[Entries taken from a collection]
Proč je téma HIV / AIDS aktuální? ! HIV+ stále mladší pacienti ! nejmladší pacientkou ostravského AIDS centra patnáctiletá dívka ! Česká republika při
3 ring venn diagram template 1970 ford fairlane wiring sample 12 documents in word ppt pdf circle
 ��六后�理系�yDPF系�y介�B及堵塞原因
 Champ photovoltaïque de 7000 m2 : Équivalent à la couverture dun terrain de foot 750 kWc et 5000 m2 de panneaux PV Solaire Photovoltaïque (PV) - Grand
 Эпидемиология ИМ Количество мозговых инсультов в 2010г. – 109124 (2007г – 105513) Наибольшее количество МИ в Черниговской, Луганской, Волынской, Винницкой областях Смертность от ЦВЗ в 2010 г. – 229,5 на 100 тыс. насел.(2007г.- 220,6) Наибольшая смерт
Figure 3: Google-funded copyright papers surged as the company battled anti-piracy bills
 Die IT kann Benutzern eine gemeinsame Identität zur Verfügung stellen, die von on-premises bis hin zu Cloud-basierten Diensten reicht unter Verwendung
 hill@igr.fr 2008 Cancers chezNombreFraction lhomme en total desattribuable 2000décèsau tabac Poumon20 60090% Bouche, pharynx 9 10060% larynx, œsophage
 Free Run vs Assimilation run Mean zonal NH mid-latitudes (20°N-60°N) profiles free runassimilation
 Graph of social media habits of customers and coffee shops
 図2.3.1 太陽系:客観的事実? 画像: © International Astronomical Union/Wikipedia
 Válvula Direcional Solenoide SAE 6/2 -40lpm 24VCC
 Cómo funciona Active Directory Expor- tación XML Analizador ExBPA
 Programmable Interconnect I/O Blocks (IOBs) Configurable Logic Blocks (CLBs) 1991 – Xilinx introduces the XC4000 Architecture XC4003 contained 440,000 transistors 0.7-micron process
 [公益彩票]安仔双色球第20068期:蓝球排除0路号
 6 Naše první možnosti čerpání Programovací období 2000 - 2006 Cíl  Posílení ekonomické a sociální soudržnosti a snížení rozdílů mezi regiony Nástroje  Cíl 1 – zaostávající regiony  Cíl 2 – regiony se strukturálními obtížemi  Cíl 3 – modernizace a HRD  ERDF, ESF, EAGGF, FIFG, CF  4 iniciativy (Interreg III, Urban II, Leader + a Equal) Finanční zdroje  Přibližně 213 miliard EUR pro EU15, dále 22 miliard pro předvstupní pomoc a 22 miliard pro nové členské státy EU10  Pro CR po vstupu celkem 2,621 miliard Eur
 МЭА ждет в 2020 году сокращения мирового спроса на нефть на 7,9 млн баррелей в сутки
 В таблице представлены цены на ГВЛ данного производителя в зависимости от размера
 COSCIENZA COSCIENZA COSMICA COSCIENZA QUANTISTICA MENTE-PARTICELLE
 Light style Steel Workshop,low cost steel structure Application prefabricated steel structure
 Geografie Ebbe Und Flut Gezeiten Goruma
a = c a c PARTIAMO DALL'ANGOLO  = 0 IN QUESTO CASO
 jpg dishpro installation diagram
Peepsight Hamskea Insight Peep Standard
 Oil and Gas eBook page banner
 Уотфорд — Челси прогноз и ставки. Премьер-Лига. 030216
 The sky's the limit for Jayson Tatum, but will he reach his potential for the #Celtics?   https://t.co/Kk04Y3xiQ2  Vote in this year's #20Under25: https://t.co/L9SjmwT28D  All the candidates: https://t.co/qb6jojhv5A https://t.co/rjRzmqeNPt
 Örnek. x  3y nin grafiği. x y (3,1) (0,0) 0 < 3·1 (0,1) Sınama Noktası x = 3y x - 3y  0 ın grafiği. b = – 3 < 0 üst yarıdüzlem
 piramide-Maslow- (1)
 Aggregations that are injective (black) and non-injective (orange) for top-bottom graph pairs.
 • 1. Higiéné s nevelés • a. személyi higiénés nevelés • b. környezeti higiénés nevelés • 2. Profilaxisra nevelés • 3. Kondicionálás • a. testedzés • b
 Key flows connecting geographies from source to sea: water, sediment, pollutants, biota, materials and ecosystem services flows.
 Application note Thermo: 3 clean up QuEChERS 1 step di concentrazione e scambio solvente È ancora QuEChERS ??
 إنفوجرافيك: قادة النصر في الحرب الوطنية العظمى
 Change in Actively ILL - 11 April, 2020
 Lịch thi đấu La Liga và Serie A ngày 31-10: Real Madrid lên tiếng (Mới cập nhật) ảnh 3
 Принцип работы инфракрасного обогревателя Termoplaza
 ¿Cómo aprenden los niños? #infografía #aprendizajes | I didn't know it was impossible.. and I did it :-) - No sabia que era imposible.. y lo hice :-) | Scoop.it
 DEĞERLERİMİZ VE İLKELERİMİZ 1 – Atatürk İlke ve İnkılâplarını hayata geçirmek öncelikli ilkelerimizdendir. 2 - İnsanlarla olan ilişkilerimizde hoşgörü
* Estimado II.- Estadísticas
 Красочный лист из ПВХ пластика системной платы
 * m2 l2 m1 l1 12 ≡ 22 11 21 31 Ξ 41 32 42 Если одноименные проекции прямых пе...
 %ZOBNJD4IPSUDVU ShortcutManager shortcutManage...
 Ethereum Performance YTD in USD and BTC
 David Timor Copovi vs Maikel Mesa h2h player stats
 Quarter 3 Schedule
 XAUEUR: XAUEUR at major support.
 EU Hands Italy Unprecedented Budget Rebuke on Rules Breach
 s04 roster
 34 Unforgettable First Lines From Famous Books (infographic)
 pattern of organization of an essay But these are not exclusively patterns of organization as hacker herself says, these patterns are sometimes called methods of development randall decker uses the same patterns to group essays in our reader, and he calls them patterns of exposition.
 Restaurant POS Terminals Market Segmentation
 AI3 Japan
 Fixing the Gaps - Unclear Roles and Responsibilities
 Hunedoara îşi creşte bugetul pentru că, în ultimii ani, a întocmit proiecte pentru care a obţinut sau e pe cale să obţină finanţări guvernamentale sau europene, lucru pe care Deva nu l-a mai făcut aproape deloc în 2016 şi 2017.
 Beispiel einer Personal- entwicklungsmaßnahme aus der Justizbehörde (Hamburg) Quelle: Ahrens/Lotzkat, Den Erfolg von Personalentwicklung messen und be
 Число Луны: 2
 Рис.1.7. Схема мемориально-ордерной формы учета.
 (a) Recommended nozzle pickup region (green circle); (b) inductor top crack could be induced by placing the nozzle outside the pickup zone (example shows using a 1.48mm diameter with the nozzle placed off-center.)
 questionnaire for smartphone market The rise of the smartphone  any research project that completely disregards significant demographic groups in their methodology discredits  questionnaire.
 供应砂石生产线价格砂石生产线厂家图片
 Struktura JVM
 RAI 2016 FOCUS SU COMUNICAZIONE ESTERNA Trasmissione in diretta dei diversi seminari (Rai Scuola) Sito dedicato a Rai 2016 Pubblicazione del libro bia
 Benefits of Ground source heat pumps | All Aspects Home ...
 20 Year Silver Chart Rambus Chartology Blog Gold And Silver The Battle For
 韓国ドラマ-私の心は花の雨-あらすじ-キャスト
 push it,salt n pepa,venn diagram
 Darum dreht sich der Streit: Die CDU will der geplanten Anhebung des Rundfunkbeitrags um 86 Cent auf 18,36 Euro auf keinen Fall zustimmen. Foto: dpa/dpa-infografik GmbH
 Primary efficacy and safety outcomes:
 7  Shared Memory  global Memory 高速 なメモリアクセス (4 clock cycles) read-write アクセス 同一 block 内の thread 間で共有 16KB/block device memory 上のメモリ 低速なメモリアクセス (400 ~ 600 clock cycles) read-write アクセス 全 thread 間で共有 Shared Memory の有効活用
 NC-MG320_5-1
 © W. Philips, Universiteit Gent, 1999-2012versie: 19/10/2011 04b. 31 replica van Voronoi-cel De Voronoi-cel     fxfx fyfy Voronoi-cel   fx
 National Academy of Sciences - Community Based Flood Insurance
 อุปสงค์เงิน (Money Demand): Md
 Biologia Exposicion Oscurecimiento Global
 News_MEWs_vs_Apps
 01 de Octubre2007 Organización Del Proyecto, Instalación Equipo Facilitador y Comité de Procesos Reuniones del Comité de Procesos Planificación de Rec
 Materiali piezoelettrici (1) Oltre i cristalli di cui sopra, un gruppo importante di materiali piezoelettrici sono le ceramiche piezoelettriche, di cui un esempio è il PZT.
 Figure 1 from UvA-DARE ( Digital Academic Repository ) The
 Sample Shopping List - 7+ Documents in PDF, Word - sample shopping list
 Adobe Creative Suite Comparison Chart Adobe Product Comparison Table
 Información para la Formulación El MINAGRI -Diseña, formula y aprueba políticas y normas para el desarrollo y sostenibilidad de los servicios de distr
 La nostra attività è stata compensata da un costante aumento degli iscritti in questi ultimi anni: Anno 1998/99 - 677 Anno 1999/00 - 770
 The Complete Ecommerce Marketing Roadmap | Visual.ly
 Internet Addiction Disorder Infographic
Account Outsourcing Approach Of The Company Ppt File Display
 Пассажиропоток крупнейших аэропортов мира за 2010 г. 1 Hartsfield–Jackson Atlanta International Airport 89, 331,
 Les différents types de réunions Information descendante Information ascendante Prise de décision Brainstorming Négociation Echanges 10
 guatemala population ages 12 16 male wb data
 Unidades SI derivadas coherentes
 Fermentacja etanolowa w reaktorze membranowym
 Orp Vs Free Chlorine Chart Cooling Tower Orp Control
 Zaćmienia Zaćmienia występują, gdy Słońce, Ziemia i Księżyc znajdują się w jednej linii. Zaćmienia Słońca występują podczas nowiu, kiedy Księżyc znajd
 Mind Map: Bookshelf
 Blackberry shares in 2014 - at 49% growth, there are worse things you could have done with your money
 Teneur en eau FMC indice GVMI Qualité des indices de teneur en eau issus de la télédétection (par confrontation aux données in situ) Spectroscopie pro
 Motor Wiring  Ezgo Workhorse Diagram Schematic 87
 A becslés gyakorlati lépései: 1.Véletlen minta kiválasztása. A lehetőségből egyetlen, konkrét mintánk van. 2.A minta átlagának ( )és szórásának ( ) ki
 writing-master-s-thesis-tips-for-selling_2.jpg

◆ About this task ◆
The required answer is the run of lines above, starting at the line with "XAUEUR: XAUEUR at major support." and ending at the line with "20 Year Silver", reproduced exactly with both ends.

◆ Expected output ◆
 XAUEUR: XAUEUR at major support.
 EU Hands Italy Unprecedented Budget Rebuke on Rules Breach
 s04 roster
 34 Unforgettable First Lines From Famous Books (infographic)
 pattern of organization of an essay But these are not exclusively patterns of organization as hacker herself says, these patterns are sometimes called methods of development randall decker uses the same patterns to group essays in our reader, and he calls them patterns of exposition.
 Restaurant POS Terminals Market Segmentation
 AI3 Japan
 Fixing the Gaps - Unclear Roles and Responsibilities
 Hunedoara îşi creşte bugetul pentru că, în ultimii ani, a întocmit proiecte pentru care a obţinut sau e pe cale să obţină finanţări guvernamentale sau europene, lucru pe care Deva nu l-a mai făcut aproape deloc în 2016 şi 2017.
 Beispiel einer Personal- entwicklungsmaßnahme aus der Justizbehörde (Hamburg) Quelle: Ahrens/Lotzkat, Den Erfolg von Personalentwicklung messen und be
 Число Луны: 2
 Рис.1.7. Схема мемориально-ордерной формы учета.
 (a) Recommended nozzle pickup region (green circle); (b) inductor top crack could be induced by placing the nozzle outside the pickup zone (example shows using a 1.48mm diameter with the nozzle placed off-center.)
 questionnaire for smartphone market The rise of the smartphone  any research project that completely disregards significant demographic groups in their methodology discredits  questionnaire.
 供应砂石生产线价格砂石生产线厂家图片
 Struktura JVM
 RAI 2016 FOCUS SU COMUNICAZIONE ESTERNA Trasmissione in diretta dei diversi seminari (Rai Scuola) Sito dedicato a Rai 2016 Pubblicazione del libro bia
 Benefits of Ground source heat pumps | All Aspects Home ...
 20 Year Silver Chart Rambus Chartology Blog Gold And Silver The Battle For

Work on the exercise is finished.